For our part, most of us look at the media as if it were perfectly objective. And, to the degree that high fructose corn syrup is a carbohydrate, their take on the current study is factually accurate. But their concern about holding the attention span of a typically ADHD public readership will always play the largest role in the story angle. They tell the story we want to hear.

That’s why consumers get the news distilled for their own consumption. This creates a self-sustaining social inertia (like all fad diet trends). Dr. Atkins, for example, had the very same program and results back in the mid 1970’s, but it got no play because the lemmings at the time were heading in a different direction. Gaggles of low-fat eating, low-fat research, low-fat products, and low-fat news stories filled our lives.

That’s why the “carbs can cause cancer” headline is so ironic. Only a few years ago, the exact opposite result was pasted in equally large letters on the front page of health sections: “Fats Linked To Breast Cancer”. We were urged by organizations and their advertisers to eat up all the low-fat products and supporting stories they could produce.

Hence the inertia. The public moves in a direction (like low carb dieting). Companies turn demand into a supply of products, and advertise on the stations that report on the benefits of these products. Completing the circle, the public receives news stories as gospel from the organizations that prepare the stories we most want to consume. This feed-forward mechanism keeps the movement going and growing.

After all, we have no stomach for boring advice like … “don’t eat so damn much.” No one would read that story. We want quick fix, responsibility-absolving solutions.

Melanie Polk, RD, Director of Nutrition Education at American Institute for Cancer Research (AICR) seems to agree. “Four out of five Americans … say they’d rather cut out entire categories of food from their diets than look for healthy ways to scale back their overall consumption,” said Polk in a recent interview.

So if you want to sell papers or magazines or get click-throughs, you’ll be much more effective by confirming the lemming’s low carb trajectory than by advising balance, low volume eating, or eliminating all trash food from your diet.
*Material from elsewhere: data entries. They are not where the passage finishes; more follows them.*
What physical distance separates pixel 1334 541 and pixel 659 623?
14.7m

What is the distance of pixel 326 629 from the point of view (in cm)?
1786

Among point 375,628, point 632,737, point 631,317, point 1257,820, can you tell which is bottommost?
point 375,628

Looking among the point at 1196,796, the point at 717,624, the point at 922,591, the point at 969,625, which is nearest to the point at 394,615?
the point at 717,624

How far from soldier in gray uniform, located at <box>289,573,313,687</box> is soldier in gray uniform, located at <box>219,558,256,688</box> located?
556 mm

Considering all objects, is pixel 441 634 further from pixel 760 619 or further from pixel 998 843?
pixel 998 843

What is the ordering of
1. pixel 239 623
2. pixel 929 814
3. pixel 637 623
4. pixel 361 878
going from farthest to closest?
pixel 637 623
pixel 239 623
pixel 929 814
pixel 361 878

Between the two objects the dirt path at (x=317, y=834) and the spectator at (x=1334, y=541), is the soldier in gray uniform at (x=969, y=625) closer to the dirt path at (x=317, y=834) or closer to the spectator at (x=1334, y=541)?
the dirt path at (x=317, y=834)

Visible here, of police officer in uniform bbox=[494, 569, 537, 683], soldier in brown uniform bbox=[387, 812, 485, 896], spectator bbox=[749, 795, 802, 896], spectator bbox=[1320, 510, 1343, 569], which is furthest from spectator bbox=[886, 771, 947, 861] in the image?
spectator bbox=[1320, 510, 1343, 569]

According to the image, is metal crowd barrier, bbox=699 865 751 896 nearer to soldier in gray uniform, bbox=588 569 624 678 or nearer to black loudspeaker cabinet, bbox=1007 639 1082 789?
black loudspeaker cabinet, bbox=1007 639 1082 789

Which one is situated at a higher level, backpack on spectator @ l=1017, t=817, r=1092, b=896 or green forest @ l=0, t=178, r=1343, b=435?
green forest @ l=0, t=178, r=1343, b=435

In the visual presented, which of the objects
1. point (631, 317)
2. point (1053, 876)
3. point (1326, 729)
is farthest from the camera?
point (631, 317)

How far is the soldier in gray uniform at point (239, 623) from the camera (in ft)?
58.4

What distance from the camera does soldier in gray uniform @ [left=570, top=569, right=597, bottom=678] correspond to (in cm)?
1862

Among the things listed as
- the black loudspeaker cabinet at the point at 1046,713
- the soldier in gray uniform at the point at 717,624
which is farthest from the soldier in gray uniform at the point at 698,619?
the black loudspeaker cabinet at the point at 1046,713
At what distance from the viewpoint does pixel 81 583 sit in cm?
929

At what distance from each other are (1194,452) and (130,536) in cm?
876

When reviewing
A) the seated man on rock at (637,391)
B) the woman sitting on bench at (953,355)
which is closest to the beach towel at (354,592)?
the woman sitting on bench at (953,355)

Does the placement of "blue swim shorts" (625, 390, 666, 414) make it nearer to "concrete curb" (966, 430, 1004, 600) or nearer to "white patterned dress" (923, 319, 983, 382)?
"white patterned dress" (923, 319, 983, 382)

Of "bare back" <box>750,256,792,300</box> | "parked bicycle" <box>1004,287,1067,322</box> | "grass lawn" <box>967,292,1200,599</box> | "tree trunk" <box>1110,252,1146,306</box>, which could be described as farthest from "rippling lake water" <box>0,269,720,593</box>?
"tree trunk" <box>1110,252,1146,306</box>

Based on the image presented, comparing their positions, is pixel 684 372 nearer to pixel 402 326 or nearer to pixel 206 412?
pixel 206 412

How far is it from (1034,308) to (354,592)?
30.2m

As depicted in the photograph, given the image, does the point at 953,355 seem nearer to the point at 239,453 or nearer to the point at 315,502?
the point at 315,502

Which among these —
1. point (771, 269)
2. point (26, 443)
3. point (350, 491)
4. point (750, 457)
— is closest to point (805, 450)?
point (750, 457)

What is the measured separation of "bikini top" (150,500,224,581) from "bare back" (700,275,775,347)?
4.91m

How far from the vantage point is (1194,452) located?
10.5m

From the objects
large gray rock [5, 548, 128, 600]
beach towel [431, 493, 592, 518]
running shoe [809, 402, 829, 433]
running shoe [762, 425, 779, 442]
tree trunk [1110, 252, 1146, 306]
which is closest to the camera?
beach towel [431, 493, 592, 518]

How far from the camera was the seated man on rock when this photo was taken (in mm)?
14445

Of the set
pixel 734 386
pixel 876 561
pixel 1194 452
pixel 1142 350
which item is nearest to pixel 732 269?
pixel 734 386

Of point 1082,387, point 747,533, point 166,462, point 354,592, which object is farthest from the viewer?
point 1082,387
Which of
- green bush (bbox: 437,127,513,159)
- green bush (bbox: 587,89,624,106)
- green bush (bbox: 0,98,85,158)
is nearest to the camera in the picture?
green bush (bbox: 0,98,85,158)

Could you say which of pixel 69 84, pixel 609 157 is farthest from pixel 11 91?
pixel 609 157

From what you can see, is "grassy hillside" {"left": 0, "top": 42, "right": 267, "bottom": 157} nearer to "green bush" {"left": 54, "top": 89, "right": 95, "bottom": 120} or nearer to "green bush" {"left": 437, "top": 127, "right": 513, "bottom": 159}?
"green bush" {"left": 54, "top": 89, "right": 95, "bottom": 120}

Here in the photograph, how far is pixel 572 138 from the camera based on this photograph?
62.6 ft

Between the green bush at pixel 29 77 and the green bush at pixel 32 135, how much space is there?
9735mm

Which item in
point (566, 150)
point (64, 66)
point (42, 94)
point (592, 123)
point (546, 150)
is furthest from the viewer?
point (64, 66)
How many times, after all, can you repeat this common sense approach and still have people buy, read, or click-through?

In the end, sound-bite science leaves us with a chimera beast: a head of data, a body of entertainment, and a long trailing tail of self-fulfilling stories. But this animal (this form of health news) will never go away.

So reader be reminded that, as always, you are here to be entertained.